Have you ever sat in an interview wondering what the person interviewing you was thinking? If you've ever been nervous about your performance and thought that the human resources professional conducting the meeting was less than impressed with your answers or appearance, odds are that you're not far from the mark. In today's world, job seekers are often oblivious to common interview etiquette, leaving HR staff looking for something more. Read on for 5 things all job seekers should know before they go for their next interview.
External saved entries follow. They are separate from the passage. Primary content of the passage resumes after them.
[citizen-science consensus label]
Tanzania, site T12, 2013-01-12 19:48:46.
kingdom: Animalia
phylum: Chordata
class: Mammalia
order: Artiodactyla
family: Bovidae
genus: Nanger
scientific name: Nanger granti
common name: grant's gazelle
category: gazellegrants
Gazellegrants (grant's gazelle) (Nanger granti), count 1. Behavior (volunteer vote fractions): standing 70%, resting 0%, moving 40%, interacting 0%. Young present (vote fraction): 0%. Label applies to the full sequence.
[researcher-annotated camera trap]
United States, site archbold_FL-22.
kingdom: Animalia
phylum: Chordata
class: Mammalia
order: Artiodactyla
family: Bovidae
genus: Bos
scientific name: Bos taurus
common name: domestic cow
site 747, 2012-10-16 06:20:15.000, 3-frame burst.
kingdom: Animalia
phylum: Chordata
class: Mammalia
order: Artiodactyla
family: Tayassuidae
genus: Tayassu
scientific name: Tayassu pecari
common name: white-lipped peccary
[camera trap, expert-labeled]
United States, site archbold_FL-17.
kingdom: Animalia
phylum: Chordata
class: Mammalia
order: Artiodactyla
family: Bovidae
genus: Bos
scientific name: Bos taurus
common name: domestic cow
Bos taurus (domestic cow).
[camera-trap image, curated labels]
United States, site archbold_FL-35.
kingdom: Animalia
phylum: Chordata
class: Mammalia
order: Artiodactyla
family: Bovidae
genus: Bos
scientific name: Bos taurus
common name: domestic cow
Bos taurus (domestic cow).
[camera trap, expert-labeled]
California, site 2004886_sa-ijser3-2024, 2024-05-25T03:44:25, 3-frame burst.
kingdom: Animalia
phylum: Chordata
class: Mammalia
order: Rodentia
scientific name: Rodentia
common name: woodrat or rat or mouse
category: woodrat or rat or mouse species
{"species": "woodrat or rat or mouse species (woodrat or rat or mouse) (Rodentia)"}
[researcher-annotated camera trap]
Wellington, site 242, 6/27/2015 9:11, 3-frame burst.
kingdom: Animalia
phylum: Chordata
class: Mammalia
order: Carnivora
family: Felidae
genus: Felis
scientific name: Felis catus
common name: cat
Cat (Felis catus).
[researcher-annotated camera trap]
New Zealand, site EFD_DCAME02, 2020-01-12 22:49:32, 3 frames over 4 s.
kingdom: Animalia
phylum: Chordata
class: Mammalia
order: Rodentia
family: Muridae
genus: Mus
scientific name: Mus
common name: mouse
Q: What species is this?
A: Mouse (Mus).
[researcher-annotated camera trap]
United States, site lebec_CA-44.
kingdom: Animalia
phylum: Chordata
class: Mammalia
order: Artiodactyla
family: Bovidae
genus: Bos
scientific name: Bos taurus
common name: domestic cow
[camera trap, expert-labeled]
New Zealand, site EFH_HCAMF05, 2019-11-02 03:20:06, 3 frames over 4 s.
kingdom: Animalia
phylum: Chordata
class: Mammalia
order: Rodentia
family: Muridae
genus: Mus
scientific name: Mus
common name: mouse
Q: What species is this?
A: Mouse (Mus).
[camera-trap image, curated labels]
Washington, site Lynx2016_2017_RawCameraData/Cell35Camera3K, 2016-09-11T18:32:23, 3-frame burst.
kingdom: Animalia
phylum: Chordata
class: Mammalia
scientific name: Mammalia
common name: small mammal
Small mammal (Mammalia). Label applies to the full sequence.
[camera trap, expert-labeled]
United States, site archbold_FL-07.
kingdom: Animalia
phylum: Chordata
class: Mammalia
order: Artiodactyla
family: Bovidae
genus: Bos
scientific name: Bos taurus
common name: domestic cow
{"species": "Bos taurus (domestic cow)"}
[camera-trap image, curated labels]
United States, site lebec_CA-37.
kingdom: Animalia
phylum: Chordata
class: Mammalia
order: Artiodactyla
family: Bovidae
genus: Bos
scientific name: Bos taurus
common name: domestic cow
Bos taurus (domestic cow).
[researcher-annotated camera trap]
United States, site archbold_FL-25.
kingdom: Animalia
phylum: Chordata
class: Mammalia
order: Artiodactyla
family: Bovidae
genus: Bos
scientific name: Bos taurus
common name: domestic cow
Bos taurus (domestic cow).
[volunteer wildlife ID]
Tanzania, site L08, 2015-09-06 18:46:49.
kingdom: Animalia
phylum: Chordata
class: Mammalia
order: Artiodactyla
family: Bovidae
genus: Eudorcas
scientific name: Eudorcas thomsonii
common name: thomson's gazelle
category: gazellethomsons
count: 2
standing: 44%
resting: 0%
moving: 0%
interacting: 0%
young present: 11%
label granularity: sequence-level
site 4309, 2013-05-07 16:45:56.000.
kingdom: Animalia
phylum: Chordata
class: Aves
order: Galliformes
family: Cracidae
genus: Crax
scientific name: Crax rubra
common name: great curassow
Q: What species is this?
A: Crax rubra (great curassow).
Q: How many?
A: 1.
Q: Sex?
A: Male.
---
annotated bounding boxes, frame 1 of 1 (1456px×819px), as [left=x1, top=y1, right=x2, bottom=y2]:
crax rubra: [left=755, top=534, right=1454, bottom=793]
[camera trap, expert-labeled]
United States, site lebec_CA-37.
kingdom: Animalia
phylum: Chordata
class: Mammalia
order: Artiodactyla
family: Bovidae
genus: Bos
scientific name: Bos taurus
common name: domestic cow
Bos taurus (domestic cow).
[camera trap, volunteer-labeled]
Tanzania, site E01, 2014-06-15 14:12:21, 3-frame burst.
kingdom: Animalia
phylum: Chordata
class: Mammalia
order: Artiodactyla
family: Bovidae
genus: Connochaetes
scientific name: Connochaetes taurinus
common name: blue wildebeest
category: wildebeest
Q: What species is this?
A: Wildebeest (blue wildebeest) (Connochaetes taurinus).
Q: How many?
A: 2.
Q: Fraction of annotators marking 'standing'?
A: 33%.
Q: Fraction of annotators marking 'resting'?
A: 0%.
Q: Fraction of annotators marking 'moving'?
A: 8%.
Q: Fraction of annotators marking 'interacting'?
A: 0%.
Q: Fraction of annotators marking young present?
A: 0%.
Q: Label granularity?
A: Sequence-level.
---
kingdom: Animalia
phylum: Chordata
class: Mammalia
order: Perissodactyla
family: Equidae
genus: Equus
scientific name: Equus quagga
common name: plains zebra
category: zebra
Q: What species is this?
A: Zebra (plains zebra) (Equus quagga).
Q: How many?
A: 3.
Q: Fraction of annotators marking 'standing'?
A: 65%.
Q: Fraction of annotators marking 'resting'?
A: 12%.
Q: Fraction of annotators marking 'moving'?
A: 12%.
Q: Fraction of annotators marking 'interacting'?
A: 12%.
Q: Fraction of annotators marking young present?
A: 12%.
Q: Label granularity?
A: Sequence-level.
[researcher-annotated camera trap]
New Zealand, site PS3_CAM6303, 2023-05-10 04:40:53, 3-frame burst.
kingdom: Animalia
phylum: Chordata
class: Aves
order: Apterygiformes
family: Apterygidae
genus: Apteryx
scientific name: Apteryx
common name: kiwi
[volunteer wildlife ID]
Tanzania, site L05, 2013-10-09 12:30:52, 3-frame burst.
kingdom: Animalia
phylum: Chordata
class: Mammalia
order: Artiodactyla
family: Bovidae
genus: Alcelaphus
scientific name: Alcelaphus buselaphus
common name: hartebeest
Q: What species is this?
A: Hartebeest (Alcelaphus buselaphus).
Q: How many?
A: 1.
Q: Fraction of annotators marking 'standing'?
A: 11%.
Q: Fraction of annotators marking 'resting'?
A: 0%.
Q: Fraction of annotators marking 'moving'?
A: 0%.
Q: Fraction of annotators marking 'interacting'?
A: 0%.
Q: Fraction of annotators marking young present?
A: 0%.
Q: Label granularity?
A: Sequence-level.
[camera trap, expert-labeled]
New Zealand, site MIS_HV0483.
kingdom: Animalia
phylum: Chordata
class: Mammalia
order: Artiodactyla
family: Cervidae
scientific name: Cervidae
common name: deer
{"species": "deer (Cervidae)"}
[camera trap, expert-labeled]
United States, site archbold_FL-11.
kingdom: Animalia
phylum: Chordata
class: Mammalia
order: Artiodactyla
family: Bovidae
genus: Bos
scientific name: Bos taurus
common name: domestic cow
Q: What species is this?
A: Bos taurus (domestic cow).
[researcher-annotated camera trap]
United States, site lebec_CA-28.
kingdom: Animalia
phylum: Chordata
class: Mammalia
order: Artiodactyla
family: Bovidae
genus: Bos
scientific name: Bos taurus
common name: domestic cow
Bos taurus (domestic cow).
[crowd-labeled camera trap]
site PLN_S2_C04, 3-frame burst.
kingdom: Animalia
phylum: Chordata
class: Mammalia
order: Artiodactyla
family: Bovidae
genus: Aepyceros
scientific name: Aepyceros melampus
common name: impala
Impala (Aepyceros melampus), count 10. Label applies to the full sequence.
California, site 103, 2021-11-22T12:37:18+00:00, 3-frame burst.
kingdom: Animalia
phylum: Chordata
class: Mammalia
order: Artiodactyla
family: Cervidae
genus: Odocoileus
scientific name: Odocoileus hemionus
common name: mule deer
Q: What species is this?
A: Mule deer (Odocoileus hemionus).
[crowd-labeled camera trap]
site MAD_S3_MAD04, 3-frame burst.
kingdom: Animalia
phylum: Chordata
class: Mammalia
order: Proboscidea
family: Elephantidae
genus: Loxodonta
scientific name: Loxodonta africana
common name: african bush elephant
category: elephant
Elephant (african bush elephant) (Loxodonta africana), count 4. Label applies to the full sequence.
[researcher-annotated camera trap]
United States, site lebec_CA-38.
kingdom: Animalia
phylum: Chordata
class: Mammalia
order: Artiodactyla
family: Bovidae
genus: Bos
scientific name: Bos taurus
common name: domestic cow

1.) How to relax and be yourself. Don't get so wrapped up in showing your value and your potential that you forget to be yourself. If you're too focused on impressing the hiring manager with your knowledge and skill set, you won't get to show them your true personality. Most hiring managers are looking for someone with not only the skills for the job, but the right personality to fit in with the team. If you don't show them who you are, they won't be able to tell if you'll fit in or not. Relax, and let your true personality show.
2.) That you're able and willing to grow with a company. Employers want employees that are capable of growing with the company. Getting promoted in a job is a goal for most workers, but in order to do that, you'll need to take on more responsibilities and expand your skill set. Hiring managers want to see - through a proven track record - that you can grow and evolve with the job. Highlight times that you've been promoted to a position with more responsibility, solved a major problem or saved the company money.
3.) Basic knowledge about the company you're interviewing with. Before you go to an interview, do a little research about the company. While you're at it, check out the people that will be interviewing you. You can look at their bios on the company's website or on a networking platform like LinkedIn to get an idea of their personalities. You may even get some helpful insight that will help you during your interview. At the very least, the interviewer will know you've done your due diligence and that you're ambitious.
4.) How you can be an asset to the company. Every company that is hiring is doing so in order to solve a problem. Maybe they don't have enough people answering the phones or mopping the floors in the bathroom. Whatever the problem is, they're looking for a candidate - hopefully you - to solve it. Take your time and articulate how you can help solve the company's problem.
5.) What your strengths and weaknesses are. At some point, you'll be asked about a time that you struggled in your job or encountered a problem and what you did to solve it. Make sure you have an answer ready that shows deep, self-reflection. Think about who you are at your core and what makes you unique.
If you go into the interview armed with a little bit of knowledge of the company and who you are as an employee, you'll fare far better than other candidates. Skills can be learned, but an employee that's confident and assertive is hard to come by. Make yourself stand out from the crowd and you'll be sure to get the job.